"I think it's everyone blowing this way out of proportion. I think that's what happened," Lochte, 32, said today on "Good Morning America" when asked whether he embarrassed the United States with his actions in Rio de Janeiro.
"Like I said, I did lie about that one part," Lochte said of his claim that a gun was held to his head at a Rio gas station. "I take full responsibility. I'm human. I made a mistake. A very big mistake."
Lochte returned home to Charlotte, North Carolina, shortly after the incident, while his teammates — Gunnar Bentz, Jack Conger and James Feigen — were held in Brazil by authorities. Bentz and Conger were pulled off their flight home to the United States for questioning before being released, and Feigen donated roughly $11,000 to a Brazilian charity to avoid prosecution.
"I reached out to Jimmy [Feigen], saying, 'I know you have to pay that fine. It is my fault.' I'm taking full responsibility for this, and I will pay that back if he will let me," Lochte said. Feigen has not spoken publicly since his return to the United States.

Required actions:
1. Name every teammate of Lochte mentioned in the passage about his interview.
2. Pick up the passage about Lochte's interview after its final sentence and keep writing.

(Source records)
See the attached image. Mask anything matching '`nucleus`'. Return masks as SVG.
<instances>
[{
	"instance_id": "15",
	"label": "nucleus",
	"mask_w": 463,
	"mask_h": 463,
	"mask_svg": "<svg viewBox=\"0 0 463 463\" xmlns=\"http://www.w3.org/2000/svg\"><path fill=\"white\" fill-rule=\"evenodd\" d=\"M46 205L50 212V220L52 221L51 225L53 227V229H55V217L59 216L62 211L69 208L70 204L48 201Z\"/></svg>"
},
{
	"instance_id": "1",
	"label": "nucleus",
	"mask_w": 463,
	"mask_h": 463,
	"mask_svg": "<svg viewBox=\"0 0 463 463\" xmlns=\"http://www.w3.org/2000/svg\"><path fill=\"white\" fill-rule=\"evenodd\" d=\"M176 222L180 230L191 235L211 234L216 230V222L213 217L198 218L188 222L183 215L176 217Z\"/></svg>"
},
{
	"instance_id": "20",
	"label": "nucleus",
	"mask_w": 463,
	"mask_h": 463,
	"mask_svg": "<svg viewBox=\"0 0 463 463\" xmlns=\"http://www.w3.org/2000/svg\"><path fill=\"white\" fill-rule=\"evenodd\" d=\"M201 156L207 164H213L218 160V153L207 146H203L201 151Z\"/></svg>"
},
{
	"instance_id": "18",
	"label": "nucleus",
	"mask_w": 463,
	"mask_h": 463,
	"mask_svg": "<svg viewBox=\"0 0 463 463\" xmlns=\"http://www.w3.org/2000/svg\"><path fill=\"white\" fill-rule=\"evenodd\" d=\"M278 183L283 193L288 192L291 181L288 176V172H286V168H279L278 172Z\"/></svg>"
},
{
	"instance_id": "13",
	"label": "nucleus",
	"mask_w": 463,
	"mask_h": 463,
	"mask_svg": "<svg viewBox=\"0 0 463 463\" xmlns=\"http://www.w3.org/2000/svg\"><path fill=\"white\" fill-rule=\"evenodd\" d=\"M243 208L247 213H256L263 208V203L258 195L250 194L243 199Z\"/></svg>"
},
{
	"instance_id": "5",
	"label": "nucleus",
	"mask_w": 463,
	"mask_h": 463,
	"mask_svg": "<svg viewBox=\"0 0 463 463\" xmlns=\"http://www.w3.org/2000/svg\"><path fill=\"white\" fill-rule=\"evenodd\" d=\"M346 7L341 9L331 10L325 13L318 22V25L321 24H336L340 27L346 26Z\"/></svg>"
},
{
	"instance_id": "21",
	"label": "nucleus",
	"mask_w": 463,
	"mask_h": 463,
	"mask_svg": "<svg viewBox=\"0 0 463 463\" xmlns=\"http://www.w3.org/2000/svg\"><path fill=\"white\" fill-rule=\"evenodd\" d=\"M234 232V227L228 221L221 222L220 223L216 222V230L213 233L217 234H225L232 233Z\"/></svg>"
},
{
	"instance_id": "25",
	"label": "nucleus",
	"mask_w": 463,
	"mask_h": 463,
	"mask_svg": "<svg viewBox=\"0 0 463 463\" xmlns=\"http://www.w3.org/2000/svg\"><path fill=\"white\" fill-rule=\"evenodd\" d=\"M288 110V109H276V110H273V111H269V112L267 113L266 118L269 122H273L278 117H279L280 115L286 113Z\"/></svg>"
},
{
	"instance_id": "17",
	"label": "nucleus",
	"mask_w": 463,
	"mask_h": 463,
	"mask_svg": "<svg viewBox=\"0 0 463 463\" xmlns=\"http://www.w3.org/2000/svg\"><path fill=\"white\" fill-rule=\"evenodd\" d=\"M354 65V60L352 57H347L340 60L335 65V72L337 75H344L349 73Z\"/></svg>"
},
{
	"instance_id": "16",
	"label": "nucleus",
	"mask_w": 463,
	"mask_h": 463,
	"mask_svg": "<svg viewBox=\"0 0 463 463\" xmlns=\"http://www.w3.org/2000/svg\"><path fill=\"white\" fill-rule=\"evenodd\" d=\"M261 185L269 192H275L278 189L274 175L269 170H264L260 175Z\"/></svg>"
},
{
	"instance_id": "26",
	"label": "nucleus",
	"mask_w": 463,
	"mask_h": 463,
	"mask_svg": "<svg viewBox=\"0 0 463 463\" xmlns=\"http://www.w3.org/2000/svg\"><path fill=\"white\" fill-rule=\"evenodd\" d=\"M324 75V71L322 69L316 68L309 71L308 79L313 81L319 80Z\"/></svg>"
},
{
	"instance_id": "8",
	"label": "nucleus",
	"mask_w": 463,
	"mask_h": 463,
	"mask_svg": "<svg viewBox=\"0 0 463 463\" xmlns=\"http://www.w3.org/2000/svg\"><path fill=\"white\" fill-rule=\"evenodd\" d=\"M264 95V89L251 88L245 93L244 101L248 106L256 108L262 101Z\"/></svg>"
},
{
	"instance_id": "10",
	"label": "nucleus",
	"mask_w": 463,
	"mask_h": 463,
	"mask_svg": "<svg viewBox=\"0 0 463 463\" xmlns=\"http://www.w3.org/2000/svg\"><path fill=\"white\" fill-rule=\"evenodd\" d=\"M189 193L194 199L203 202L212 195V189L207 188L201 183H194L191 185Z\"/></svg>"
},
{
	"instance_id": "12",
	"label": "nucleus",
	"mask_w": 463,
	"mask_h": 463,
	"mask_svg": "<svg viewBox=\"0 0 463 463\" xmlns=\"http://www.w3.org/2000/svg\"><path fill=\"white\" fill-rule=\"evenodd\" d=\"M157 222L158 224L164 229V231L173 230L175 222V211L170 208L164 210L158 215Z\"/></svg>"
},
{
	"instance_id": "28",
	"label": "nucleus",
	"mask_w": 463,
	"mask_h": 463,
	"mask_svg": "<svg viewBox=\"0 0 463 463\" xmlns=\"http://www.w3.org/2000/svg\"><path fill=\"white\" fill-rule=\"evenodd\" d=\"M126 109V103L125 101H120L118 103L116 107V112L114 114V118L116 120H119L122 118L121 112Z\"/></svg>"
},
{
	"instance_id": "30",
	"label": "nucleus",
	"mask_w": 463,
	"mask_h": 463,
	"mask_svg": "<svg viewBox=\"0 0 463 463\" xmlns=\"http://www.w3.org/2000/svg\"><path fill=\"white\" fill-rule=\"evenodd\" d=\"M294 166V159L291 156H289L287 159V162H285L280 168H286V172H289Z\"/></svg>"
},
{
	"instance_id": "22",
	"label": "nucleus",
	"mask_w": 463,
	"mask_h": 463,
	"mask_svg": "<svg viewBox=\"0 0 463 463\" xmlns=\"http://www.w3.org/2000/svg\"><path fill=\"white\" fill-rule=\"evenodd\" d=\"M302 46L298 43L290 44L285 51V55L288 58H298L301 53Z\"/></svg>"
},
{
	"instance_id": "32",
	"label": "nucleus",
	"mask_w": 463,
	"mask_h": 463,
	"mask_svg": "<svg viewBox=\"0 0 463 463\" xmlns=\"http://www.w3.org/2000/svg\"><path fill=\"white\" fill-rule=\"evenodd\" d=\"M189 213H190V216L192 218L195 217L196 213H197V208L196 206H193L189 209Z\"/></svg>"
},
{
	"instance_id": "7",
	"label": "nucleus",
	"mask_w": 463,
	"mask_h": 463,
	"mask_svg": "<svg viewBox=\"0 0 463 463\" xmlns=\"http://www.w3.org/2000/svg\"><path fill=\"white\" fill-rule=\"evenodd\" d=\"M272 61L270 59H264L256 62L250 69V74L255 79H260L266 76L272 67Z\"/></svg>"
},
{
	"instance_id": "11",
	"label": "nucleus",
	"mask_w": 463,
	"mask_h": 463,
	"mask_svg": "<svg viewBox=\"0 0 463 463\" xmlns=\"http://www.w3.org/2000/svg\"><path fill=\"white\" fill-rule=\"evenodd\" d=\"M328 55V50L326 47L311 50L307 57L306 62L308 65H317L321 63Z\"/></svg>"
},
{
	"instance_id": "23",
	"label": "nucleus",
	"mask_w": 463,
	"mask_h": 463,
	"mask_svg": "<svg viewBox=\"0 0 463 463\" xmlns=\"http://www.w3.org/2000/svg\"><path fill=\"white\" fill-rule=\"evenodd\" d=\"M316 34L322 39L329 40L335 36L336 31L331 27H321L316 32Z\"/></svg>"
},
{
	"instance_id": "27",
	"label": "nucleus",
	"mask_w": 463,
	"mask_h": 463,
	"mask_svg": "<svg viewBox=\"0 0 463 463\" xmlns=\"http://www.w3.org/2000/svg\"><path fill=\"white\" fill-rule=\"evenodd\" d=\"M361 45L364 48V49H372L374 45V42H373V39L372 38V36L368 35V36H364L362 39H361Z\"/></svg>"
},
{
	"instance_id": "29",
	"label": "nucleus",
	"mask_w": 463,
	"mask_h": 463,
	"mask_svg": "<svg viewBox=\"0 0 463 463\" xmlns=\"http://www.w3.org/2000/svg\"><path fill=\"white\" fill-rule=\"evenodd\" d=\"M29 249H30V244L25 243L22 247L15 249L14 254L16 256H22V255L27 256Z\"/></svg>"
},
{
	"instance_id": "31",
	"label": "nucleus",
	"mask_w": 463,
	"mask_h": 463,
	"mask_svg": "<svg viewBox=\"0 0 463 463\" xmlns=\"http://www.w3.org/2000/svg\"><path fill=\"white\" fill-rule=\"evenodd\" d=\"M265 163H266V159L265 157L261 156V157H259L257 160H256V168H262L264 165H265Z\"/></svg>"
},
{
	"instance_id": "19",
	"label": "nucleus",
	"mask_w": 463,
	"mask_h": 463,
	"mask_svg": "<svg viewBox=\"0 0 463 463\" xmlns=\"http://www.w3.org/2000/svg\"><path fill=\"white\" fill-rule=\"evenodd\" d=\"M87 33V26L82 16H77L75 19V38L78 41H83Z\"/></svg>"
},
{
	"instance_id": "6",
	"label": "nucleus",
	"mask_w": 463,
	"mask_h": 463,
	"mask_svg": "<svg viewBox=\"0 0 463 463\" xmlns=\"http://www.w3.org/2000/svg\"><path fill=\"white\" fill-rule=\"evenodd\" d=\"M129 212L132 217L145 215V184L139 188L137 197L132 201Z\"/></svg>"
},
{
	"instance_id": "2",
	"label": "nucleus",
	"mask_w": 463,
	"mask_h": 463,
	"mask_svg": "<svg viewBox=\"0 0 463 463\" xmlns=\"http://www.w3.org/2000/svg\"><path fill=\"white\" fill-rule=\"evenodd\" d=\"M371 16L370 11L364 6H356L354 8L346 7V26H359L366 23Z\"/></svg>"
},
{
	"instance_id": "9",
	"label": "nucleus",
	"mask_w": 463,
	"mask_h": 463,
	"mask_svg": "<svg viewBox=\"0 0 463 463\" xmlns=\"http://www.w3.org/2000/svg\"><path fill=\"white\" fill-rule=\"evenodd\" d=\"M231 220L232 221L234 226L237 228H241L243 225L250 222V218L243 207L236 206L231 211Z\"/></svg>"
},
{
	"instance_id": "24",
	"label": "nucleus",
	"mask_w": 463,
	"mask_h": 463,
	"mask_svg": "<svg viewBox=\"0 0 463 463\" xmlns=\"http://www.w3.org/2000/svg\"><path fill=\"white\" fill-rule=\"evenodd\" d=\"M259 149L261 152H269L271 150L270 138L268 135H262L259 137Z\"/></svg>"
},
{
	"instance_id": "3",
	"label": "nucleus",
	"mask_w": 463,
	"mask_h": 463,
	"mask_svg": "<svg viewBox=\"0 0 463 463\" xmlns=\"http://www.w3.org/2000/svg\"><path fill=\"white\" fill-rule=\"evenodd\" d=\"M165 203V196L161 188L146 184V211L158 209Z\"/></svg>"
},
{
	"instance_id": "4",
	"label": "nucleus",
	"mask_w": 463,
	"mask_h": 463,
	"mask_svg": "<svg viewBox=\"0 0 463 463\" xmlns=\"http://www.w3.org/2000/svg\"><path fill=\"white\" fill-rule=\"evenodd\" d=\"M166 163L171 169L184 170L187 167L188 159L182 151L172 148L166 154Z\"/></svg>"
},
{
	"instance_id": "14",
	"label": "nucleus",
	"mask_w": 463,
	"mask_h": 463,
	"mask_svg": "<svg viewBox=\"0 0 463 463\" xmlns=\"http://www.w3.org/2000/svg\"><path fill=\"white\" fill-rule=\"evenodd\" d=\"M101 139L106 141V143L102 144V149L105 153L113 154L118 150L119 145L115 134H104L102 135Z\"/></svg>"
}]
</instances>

Task responses:
1. Gunnar Bentz, Jack Conger, James Feigen

2.
"I've reached out to everyone," Lochte said. "I think that was the most important thing that I did, because they mean so much to me. When I found out that they were pulled off the plane and everything that's happened to them in the media, that hurt me because I wasn't there. I wanted to be there, and I wanted to help."
Lochte said he left on his scheduled flight to the United States after being questioned by Brazilian authorities.
"Everything was perfect," he said. "They said, 'Congratulations on your gold medal,' and I left. They didn't say, 'You have to stay here,' or anything like that."
Brazilian police said that his story was a fabrication and that the Olympians were not robbed. The police alleged that the swimmers vandalized a bathroom at the gas station and were confronted by armed security guards who requested money for the damage.
Brazilian authorities have since charged Lochte with making a false police report in connection to the incident and have summoned him to give testimony for the investigation into the incident.
He said he is letting his legal team handle the charge as he tries to move forward.
"I mean, it's been dragged out way too long," Lochte said. "The media has taken this to a whole new level, and I just want to put this behind me and move on and move forward. I think the rest of the world wants this too. There's other, bigger issues that this world is facing."
He admitted to ripping a poster at the gas station but said claims that he vandalized a bathroom are "absurd" and false. He said he was still intoxicated when he said the next day that a gun was put to his head during the robbery.
"I was still going through the emotions of having a gun pulled at me," Lochte said. "I'm human. I made a mistake, and that's something that I'm going to have to live with."
He described the weeks after the Rio incident as the "lowest point of my life."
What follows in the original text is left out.